UTAH ‘ Criminal defamation charges were dropped against a former Milford High School student in January, ending the case brought against him for derogatory comments he posted online about classmates and his principal.
Ian Lake, now a resident of California, was arrested and charged with criminal libel, slander and defamation after commenting on a friend’s Web site in 2000 about several students’ sexual histories and accusing his high school principal of being the ‘town drunk.’ Lake spent seven days in a juvenile detention facility.
Fifth District Juvenile Court Judge Hans Chamberlain dropped the misdemeanor criminal defamation of character charge on Jan. 7. If found guilty, Lake could have faced six months in jail and a $1,000 fine.
Newly sworn-in Beaver County Attorney Von Christiansen closed the case against Lake, now 19, on the heals of a Utah Supreme Court decision last fall that cleared the boy of criminal libel under a 126-year-old statute, which subsequently was ruled unconstitutional.

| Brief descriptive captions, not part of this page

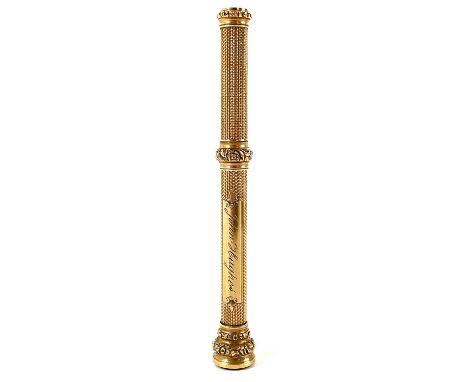 Sampson Mordan &amp; Co. William IV gold propelling pencil. Sampson Mordan &amp; Co - A William IV high purity gold (tests 18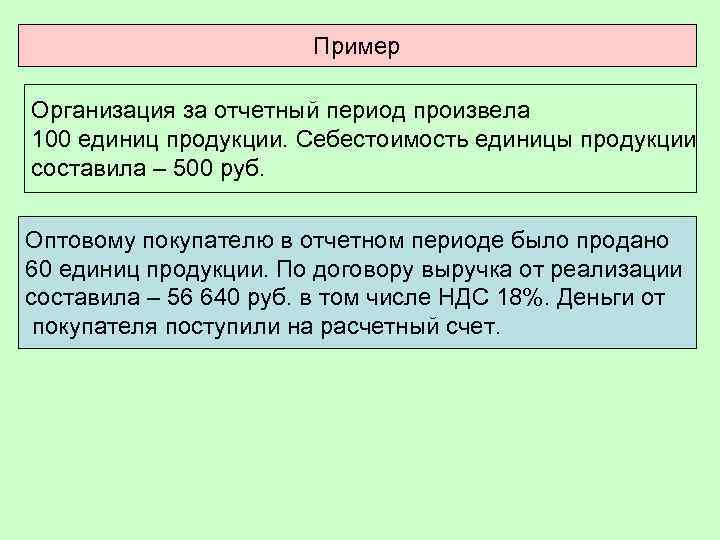 Пример Организация за отчетный период произвела 100 единиц продукции. Себестоимость единицы продукции составила –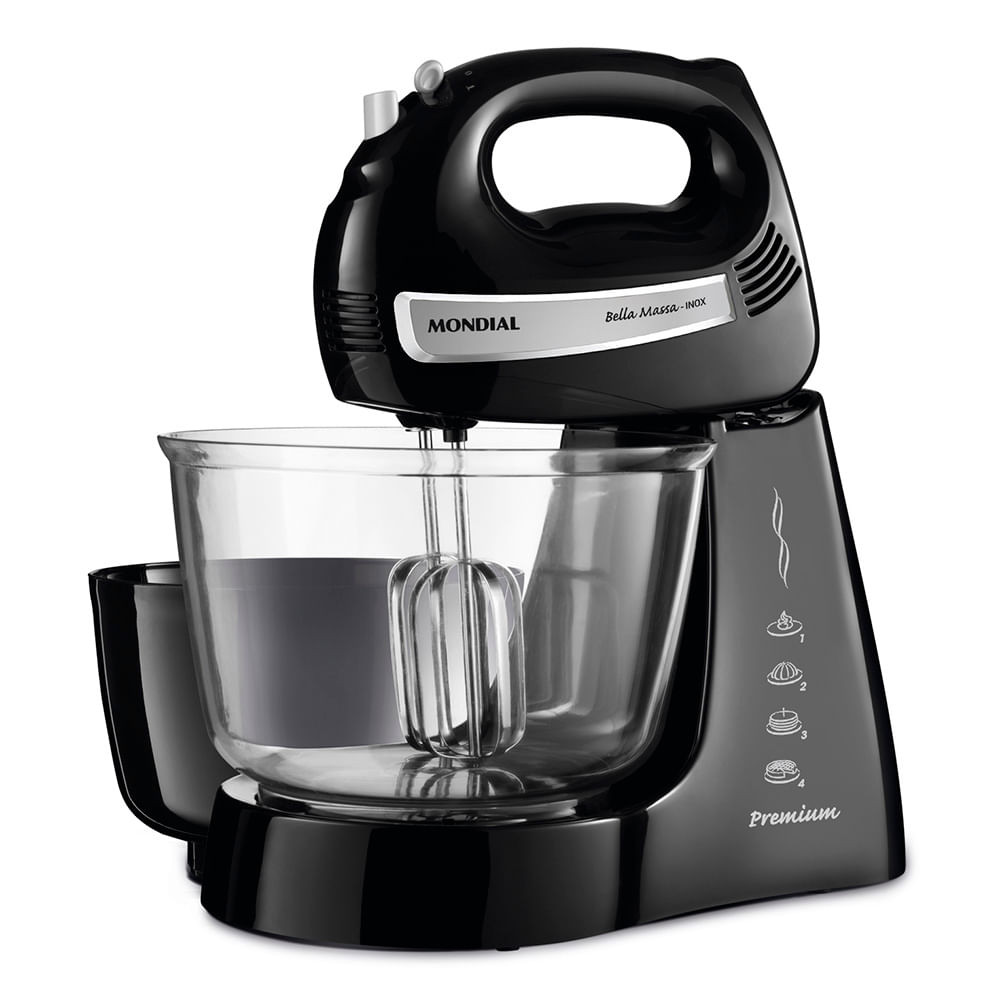 Batedeira Bella Massa Mondial Preto e Inox 500W NP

The court said the statute did not apply the ‘actual malice’ standard, which requires a person accused of libel either knew the challenged statement was false or was reckless in verifying its accuracy. The slander charge against Lake had been dropped earlier.
The Lakes were left with $50,000 in legal fees, although Ian was represented by court-appointed attorneys. David Lake, Ian’s father, told The Associated Press that former county attorney Leo Kanell, who sought the charges, ‘wasted a lot of tax money in his personal pursuit of my son.”